Filesystems also have different approaches to which close(2) calls will get filesystem errors. Some only return the error to the first close(2) call, which means another thread or process could clear the error bit. Other filesystems keep the error bit set until a remount, which means that any program checking close(2) will get lots of spurious errors.

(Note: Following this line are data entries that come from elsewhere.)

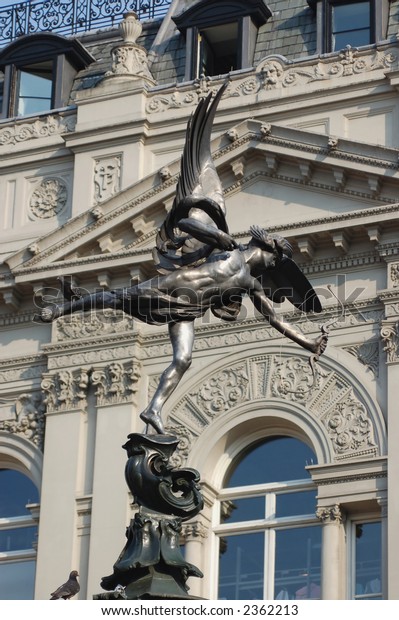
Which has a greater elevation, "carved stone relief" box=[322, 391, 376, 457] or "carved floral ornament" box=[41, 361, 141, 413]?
"carved floral ornament" box=[41, 361, 141, 413]

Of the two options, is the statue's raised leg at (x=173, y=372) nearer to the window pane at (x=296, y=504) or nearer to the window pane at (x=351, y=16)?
the window pane at (x=296, y=504)

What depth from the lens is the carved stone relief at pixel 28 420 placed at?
106 feet

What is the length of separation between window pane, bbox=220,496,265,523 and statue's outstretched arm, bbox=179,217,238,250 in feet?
52.7

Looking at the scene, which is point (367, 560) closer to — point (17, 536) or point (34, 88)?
point (17, 536)

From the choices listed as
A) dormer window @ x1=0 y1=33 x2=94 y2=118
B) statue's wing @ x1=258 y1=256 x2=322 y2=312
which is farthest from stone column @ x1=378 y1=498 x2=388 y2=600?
statue's wing @ x1=258 y1=256 x2=322 y2=312

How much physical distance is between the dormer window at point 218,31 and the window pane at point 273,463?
7.81 m

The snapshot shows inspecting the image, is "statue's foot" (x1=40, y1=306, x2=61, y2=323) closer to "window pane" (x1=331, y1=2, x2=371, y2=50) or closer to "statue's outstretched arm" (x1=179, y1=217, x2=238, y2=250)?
"statue's outstretched arm" (x1=179, y1=217, x2=238, y2=250)

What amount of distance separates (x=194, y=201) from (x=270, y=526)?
1588cm

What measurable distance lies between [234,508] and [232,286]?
16.2 metres

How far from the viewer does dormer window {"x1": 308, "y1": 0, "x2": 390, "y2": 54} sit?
3381 centimetres

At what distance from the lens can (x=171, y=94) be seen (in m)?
34.0

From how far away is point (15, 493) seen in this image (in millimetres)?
33094

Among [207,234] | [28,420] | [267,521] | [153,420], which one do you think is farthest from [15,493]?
[153,420]

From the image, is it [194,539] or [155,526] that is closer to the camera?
[155,526]
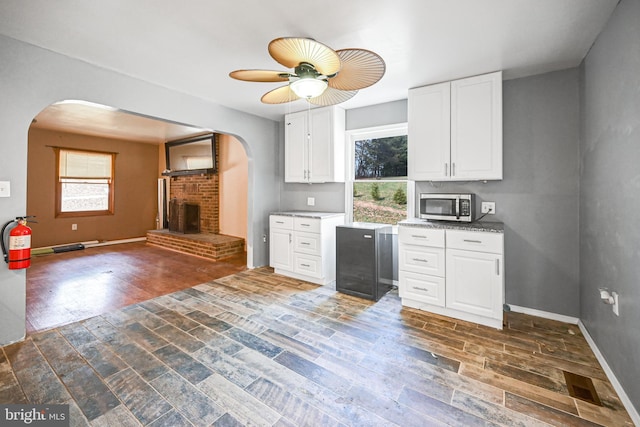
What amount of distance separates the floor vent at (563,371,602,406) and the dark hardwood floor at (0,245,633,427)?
0.02 m

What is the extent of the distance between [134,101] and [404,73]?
289cm

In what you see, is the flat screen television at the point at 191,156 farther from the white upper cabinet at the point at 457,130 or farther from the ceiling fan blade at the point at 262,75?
the white upper cabinet at the point at 457,130

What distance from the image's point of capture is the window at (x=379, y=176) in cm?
377

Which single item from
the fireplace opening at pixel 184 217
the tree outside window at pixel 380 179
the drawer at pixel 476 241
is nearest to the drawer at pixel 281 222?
the tree outside window at pixel 380 179

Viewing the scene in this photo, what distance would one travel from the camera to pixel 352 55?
1.77 meters

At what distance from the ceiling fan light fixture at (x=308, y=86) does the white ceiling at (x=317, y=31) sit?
479mm

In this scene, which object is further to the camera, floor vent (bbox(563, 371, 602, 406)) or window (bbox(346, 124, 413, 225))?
window (bbox(346, 124, 413, 225))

From memory there was a data corruption bug in PostgreSQL a few years ago because they were relying on close(2) error semantics that didn't work for all filesystems.
indirect•5mo ago
The interesting part, to me, was that using the vfs crate or the rsfs crate didn't produce any differences from using tmpfs or an SSD. In theory, those crates completely cut out the actual filesystem and the OS entirely. Somehow, avoiding all those syscalls didn't make it any faster? Not what I expected.
Anyway, if you have examples of in-process filesystem mocks that run faster than the in-memory filesystem cache, I'd love to hear about them.